MATERIAL SUPPLIED:
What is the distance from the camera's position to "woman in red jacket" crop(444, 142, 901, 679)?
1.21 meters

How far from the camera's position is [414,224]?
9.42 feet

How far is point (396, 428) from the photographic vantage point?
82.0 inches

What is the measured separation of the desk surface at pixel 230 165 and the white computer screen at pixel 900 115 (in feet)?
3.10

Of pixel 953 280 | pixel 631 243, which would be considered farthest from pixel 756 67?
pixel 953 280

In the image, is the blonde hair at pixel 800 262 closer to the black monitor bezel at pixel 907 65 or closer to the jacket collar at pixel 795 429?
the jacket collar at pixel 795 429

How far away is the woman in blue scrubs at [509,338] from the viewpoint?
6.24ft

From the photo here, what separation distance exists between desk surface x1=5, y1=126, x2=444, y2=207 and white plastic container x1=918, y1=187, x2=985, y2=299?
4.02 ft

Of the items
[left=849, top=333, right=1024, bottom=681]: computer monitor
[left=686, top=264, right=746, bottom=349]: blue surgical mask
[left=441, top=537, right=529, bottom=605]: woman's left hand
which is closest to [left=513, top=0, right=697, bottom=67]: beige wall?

GIVEN PROBLEM:
Write out the entries in full, exactly as given.

RESPONSE TO THIS TASK:
What is the distance from the camera's position to "woman in red jacket" crop(444, 142, 901, 679)?
1.21 meters

How far from the camera's position is [414,224]?
9.42 feet

How far is point (396, 428) from the photographic vantage point?
82.0 inches

What is the measured separation of the desk surface at pixel 230 165 and the white computer screen at pixel 900 115 (in feet)?
3.10

Of pixel 953 280 | pixel 631 243, which would be considered farthest from pixel 756 67?
pixel 953 280

In the image, is the blonde hair at pixel 800 262 closer to the black monitor bezel at pixel 907 65 or closer to the jacket collar at pixel 795 429?
the jacket collar at pixel 795 429

How far away is the woman in blue scrubs at [509,338] from the viewpoint?
6.24ft

From the photo here, what separation distance exists between desk surface x1=5, y1=126, x2=444, y2=207 and white plastic container x1=918, y1=187, x2=985, y2=299?
4.02 ft

Of the items
[left=849, top=333, right=1024, bottom=681]: computer monitor
[left=686, top=264, right=746, bottom=349]: blue surgical mask
[left=441, top=537, right=529, bottom=605]: woman's left hand
which is closest to [left=513, top=0, right=697, bottom=67]: beige wall?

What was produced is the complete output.